数字で見る赤ちゃんポスト
人工中絶数の推移
126,734人(2023年時点)
※前年度より3.3%増加

日本の人工妊娠中絶の件数は、年々低下しつつありますが、それでも2021年時点で、年間12万人を超えています。諸事情により、予期しない妊娠・計画しない妊娠をした女性は、妊娠の継続や子どもを産み育てることを前向きに捉えられないことがあります。
出典:厚生労働省「令和5年度衛生行政報告例の概況」
18歳未満の人工妊娠中絶数
1日あたり7.4件
(2023年時点)

人工妊娠中絶数は18歳未満が2,705件となります(1日あたり7.4件)
出典:厚生労働省「母体保護関係」資料
人工妊娠中絶する理由
57.1%
(2016年時点)

人工妊娠中絶の理由では「経済的な余裕がない」「相手の不同意」が、約半数を占めています。それ以外にも、「仕事や学業を中断したくない」「育児していく自信がない」など、さまざまな事情から、赤ちゃんを産めない、産んでも育てていけないという状況が、今の日本社会に数多く見られます。
出典:北村邦夫氏「男女の生活と意識に関する調査」(2016年)
日本で最初の「赤ちゃんポスト」
2007年

遺棄されて命を落とす新生児の命を救いたいという思いから、熊本県熊本市にある慈恵病院が、2007年に日本で初めて、「こうのとりゆりかご(通称・赤ちゃんポスト)」を設置しました。
出典:熊本市
16年間で受け入れた赤ちゃん
170人

慈恵病院が2007年の取り組み開始以来、2022年までの16年間で170人の赤ちゃんを受け入れています。直近の2022年には、9人の赤ちゃんが受け入れられています。
赤ちゃんポストの利用状況
関東24・中部16

「こうのとりゆりかご」を利用した父母らの居住地は、慈恵病院のある熊本県を含む九州地方の38(熊本県は13)を除くと、最も多いのが関東24、次いで中部16となっています。

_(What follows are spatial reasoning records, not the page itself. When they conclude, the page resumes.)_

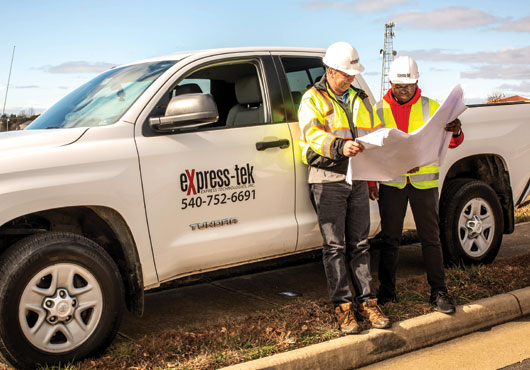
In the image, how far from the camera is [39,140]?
4348 mm

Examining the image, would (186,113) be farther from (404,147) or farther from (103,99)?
(404,147)

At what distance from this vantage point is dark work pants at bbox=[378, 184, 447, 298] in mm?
5258

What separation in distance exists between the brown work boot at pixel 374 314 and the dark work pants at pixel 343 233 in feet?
0.16

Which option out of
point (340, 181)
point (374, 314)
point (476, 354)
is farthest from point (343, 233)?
point (476, 354)

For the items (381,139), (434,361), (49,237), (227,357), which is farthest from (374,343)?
(49,237)

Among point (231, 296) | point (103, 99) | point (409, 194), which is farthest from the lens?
point (231, 296)

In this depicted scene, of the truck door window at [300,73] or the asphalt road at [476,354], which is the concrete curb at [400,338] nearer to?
the asphalt road at [476,354]

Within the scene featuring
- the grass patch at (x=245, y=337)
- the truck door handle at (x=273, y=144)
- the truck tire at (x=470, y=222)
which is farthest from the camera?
the truck tire at (x=470, y=222)

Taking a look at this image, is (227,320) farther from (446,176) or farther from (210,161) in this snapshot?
(446,176)

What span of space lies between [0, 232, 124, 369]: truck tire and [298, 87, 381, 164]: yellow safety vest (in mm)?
1559

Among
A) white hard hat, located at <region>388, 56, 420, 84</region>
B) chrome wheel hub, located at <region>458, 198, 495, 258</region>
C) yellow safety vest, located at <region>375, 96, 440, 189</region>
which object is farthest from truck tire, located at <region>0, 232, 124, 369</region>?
chrome wheel hub, located at <region>458, 198, 495, 258</region>

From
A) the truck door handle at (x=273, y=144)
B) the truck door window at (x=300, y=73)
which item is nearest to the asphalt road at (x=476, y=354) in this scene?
the truck door handle at (x=273, y=144)

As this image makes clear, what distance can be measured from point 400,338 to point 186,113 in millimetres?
2085

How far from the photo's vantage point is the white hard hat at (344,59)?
469 cm
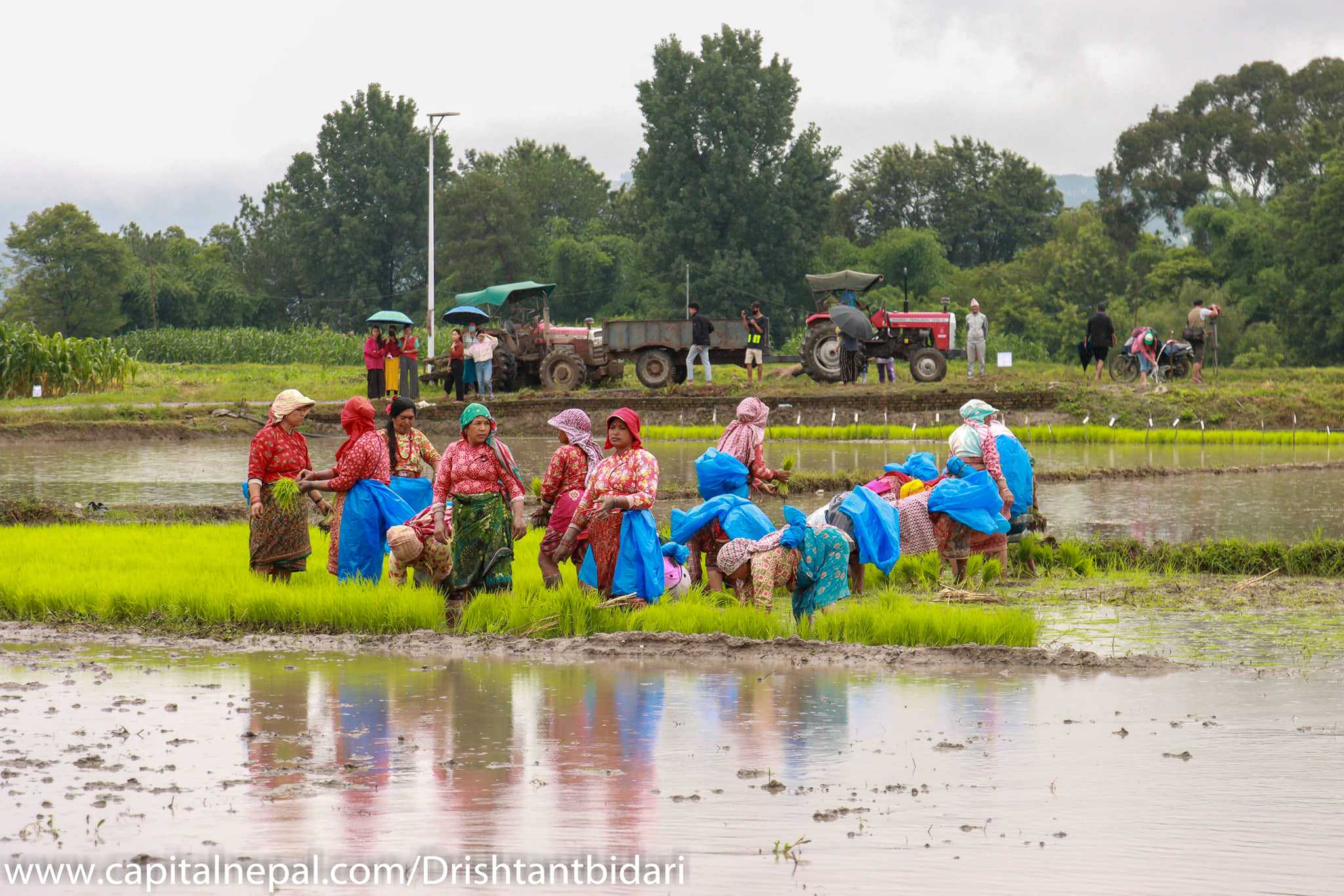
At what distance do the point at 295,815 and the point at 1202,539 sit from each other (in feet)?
32.0

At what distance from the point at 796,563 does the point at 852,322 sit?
2094 cm

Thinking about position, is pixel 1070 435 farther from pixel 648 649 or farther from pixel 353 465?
pixel 648 649

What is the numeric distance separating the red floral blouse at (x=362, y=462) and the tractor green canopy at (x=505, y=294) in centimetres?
2168

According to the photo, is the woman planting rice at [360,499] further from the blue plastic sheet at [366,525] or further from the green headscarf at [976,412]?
the green headscarf at [976,412]

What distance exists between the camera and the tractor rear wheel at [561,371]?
31.5 metres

新幹線や公共交通機関を乗り継いで、東北や関東・中部地方から、生後間もない赤ちゃんを抱いた母親が、熊本市まではるばるやってくるケースも少なくありません。母子ともに非常にハイリスクな状態で「通称・赤ちゃんポスト」を利用しているのです。
日本の「赤ちゃんポスト」の現状と課題
約3,000万円/年間

日本で最初の通称「赤ちゃんポスト」である「こうのとりゆりかご」の運営を始めた、慈恵病院では、年間に約3,000万円の運営費がかかっています。これらは全て、寄付で賄われています。
海外における「赤ちゃんポスト」の状況
90か所以上

ドイツでは、2000年に「ベビークラッペ」と呼ばれる、通称赤ちゃんポストが、ハンブルクに開設され、そこから90か所以上に広がりました。その後、2014年に内密出産制度が法制化され、妊娠葛藤法などの関係法令の改正とともに、内密出産の権利保護が強化されています。